Ma, almeno io, dalla situazione politica evolutasi nel tempo, ad estraniarmi proprio non ci riesco. E mi chiedo come mai solo oggi vi sia questa alzata di scudi in difesa di un partito che tutti – nessuno escluso, a nessun livello – hanno contribuito a spaccare, utilizzandone correnti e controcorrenti per la gestione del potere, generando e rigenerando scontri interni. Quello che oggi è evidente a tutti non è che il collasso finale di un sistema di cui ogni appassionato di politica conosceva i difetti, le crepe, i rischi: vogliono farci credere, i due assessori, che solo ora si rendono conto dei meccanismi che, anno dopo anno, hanno viziato la politica italiana?
Perché solo ora si sente la necessità delle pedate nel sedere ai “padri padroni” del PD, quando molti di essi – già da tempo protagonisti di inciuci nemmeno troppo velati – han fatto visita a Tarquinia, uscendone non solo con le chiappe intatte, ma anche con applausi a iosa e (spesso e volentieri) con qualche megaprogetto lasciato in dono alla Città? Perché appena un anno fa, in campagna elettorale per le comunali, la locale sezione PD, loro inclusi, osannava Massimo D’Alema (sin dalla Bicamerale simbolo dell’ambigua vicinanza tra centrosinistra e Berlusconi) anche quando – su domanda mia, con tanto di qualche occhiataccia dal parterre – fu poco convincente nello spiegare l’evidente “morbidezza” dei governi di centro sinistra (il suo compreso) su conflitto d’interessi ed ineleggibilità del Cavaliere.
Perché certi calci nel sedere ai vertici (o almeno qualche orgogliosa reazione verbale) non sono scattati quando i vari uomini di partito alzavano il telefono per calare dall’alto l’approvazione – o la sopportazione – di piccole e grandi opere, dall’autostrada alla centrale a carbone (per la quale, per inciso, tra le varie firme autorizzative, ne figura una dell’allora Ministro Ds Bersani)?
Non sarà insomma che, ora come ora, fa comodo abbandonare la nave che affonda, o far credere di volerlo fare, provando ad apparire diversi?
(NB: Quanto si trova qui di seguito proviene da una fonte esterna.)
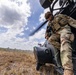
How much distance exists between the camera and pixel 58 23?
5531 millimetres

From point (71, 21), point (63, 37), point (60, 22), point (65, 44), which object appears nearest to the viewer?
point (65, 44)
Eppure nessuno dei due è mai sembrato così preoccupato per lo stato di salute del partito, anche a livello locale, quando i sintomi parlavano già di violenti scricchiolii, con il partito locale travolto da battaglie interne (neanche troppo segrete, se si pensa alla silurazione di Dinelli da parte di Mazzola), correnti e personalismi. Né ci sembra si siano troppo applicati ad attuare un modo di far politica diverso da quello di cui accusano Berlusconi, considerando che gli organi direttivi del PD sono – anche secondo molti dei componenti – accessori di corredo per le due amministrazioni cittadine. Ad esempio, prima di deliberarlo a inizio gennaio, il nuovo piano delle isole pedonali era stato discusso nella sede di via Mazzini? E il comunicato stampa successivo era stato concordato con gli organi di partito?
In attesa di possibili risposte su tutte queste mie perplessità – nonché, già che le evoluzioni politiche si sono indirizzate proprio verso l’accordo PD-PDL, delle conseguenti mosse di Celli e Ranucci per non morire berlusconiani – mi auguro vivamente che, data l’attuale situazione nazionale e cittadina, l’intervista di Ercolani segni il punto zero: non è mai troppo tardi per applicare ideali che, in passato, s’è fatto finta di dimenticare.